Amazon shares dropped 8.47% to $308.59, down from its closing price of $337 on Thursday evening. While Amazon touted surging profits and climbing revenue that beat Wall Street’s expectations, it seems investors were spooked by big spending plans and weak guidance for the second quarter.
In the first quarter, cost of sales climbed to $14 billion, up from $11.8 billion in Q1 2013. Meanwhile, shipping costs ballooned 31% to $1.8 billion.
Amazon set Q2 revenue guidance at $18.1 billion to $19.8 billion, or 15-26% growth, while anticipating an operating loss of $455 million to $55 million. So it sounds like Amazon plans to do some big spending that will impact its bottom line—as Amazon is wont to do.
“We think AWS price cuts and investments in video content could weigh on gross profit in the near-term,” wrote J.P. Morgan analyst Doug Anmuth in a research note Friday morning. J.P. Morgan nevertheless expects 29% growth profit growth in the second quarter and 28% growth for the entire year.
Amazon generated $19.74 billion in the first quarter of 2014, which is up 23% from Q1 2013, when it posted $16.07 billion in revenue. That beats Wall Street’s expectations of $19.43 billion for the quarter.
Net income came in at $108 million, or 23 cents a share, which is in line with analysts’ estimates. That’s an increase from the $82 million, or 18 cents a share, that the company took home in Q1 2013. Now Amazon will turn around and reinvest all of that money back into the company, which is like the opposite of a snake eating its own tail. The snake just gets bigger, even though it doesn't have a damn tail...(And I think I'm done with metaphors for the day. Good night, folks!)
That said, operating income was down a full 19% to $146 million, compared to $181 million in the first quarter of 2013.

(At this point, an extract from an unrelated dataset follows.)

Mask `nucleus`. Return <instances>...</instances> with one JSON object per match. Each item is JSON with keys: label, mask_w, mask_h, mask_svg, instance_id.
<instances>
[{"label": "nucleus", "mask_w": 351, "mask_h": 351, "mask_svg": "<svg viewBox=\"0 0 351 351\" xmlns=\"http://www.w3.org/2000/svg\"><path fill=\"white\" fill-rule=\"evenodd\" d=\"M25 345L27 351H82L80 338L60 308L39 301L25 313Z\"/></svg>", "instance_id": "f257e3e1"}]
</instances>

“We get our energy from inventing on behalf of customers, and 2014 is off to a kinetic start,” said CEO Jeff Bezos, in a statement. “Our device team launched Fire TV, offering great content, including our recently announced exclusive deal with HBO, and innovative features like unified voice search, which we’re delighted is being adopted by so many new partners, including Netflix, HBO Go, Hulu Plus, Crackle and Showtime Anytime. The team is working hard to keep Fire TV in stock.”
Earlier this month, Amazon debuted its new streaming set-top box, Fire TV. But it’s crazy late to the party, so what Amazon is missing in the whole first-mover department, it makes up for in speed and power. The device has a quad-core processor, 2 GB of RAM and a dedicated GPU. It also comes with 1080p HD video and Dolby Digital surround sound. Additionally, Amazon included a feature called ASAP, which predicts what TV shows and movies you’ll want to watch based on your viewing habits and buffers them for playback before you hit play.
Par for the course with any new Amazon hardware debut, the company is keeping mum on the number of units sold. Bezos’s comment about “working hard to keep Fire TV in stock” is all we get.
Another big highlight for the quarter: Amazon Prime has become the first streaming video-on-demand service to license HBO content. Prime subscribers can now stream The Sopranos, The Wire, and even early seasons of True Blood and Treme at no extra cost.
Interestingly, BTIG analyst Richard Greenfield notes that what this ultimately means is that HBO doesn’t see Amazon as a competitive media brand. It does, however, see Netflix as a competitor, which is why the company went with Amazon even though Netflix CEO Reed Hastings has been openly itching to get streaming HBO content for years.